IMPORTANT: steel300 and OneOfOne remind you that the patches here are sometimes experimental and could explode upon impact, make your [soda|pop] really bland, or other badness. We aren’t responsible for that, but we will mention that these patches will also make your kernel ROCK LIKE NINJA.

And that’s what I want to do. I want my computers to rock like ninja.

In a sense, ordinary training in software design is responsible for creating this insane desire for speed. The entire study of algorithms and data structures is framed by a concern with the trade-offs between time and space. If you undertake formal study of these matters, you find that much of what you’re doing is calculating the best and worst case scenarios for storage and retrieval within a particular data structure or under the strictures of a certain algorithm. After awhile, you can’t help but equate faster, smaller, and more scalable with better.

But if you study software engineering and design methodology at any level of detail — or better yet, start writing production code — you quickly discover that this equation is downright dangerous. Code optimization is fine when you’re talking about a fake implementation of a sorting algorithm. In a large, complex system intended for actual users, however, premature optimization is more than likely to result in brittle, unreadable code.
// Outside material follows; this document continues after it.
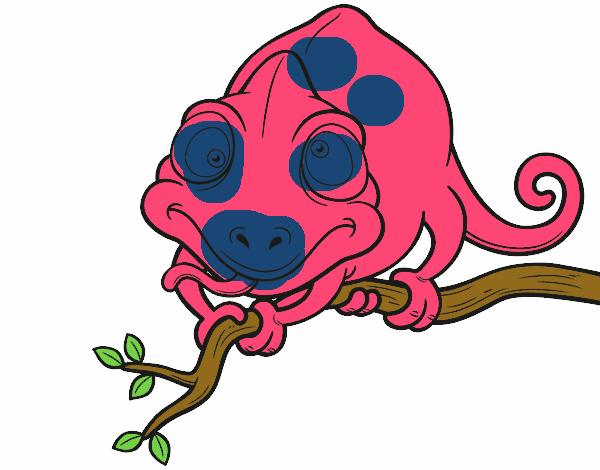 desenho de camaleão num ramo pintado e colorido por usuário não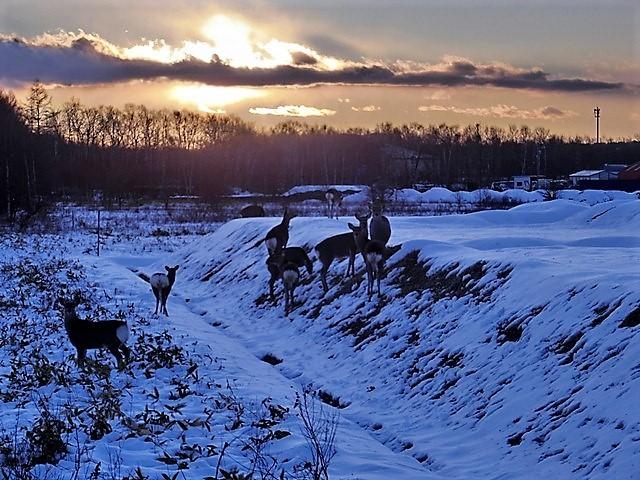 藤田八束の鉄道写真@北海道で出会った極寒の中の鹿たち、夕日に群れる鹿の群れ、北海道の列車達_d0181492_23182006.jpg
And this assumes that you understand where the bottlenecks are in the first place. This is why even a brief foray as a computational test pilot will cause one to develop certain rational instincts about code efficiency. You begin to lower the bar to something like “fast enough” in order to create code that is more easily maintained and understood. You begin to distrust any optimization that isn’t completely verifiable using profilers and benchmarking tools. You begin to realize that it might be safer and more efficient to drive the kids to school in a minivan. Or rather, you realize that this is the rational position, even as you irrationally try to break the sound barrier.

I have been writing software for use in the context of digital humanities for about ten years. During that time, I have written thousands of lines of code, but all of it has fallen neatly into one of two categories. Either it was intended to deliver data to the Web, or it was intended to perform some kind of data analysis operation offline. That covers a lot of different types of systems, of course. Sometimes the data being delivered to the Web consisted of reams of GIS data that had to be paired with text, styled, and delivered to a client framework that would render a real-time animated map. Sometimes the offline data analysis consisted of computing complex graph theoretical algorithms for the purpose of studying relationships within a corpus. But in the former case, network latency had the effect of making most of my shrewd optimizations seem futile. Why work for hours on some little speed hack when the processing that occurs prior to network delivery and rendering is only a small fraction of the total end-to-end userspace time? In the latter case, it really didn’t matter how long the analysis took. I was the only one who needed the data, and there really wasn’t any particular rush. Who cares if it takes fifteen minutes — or even fifteen hours — to crunch the numbers?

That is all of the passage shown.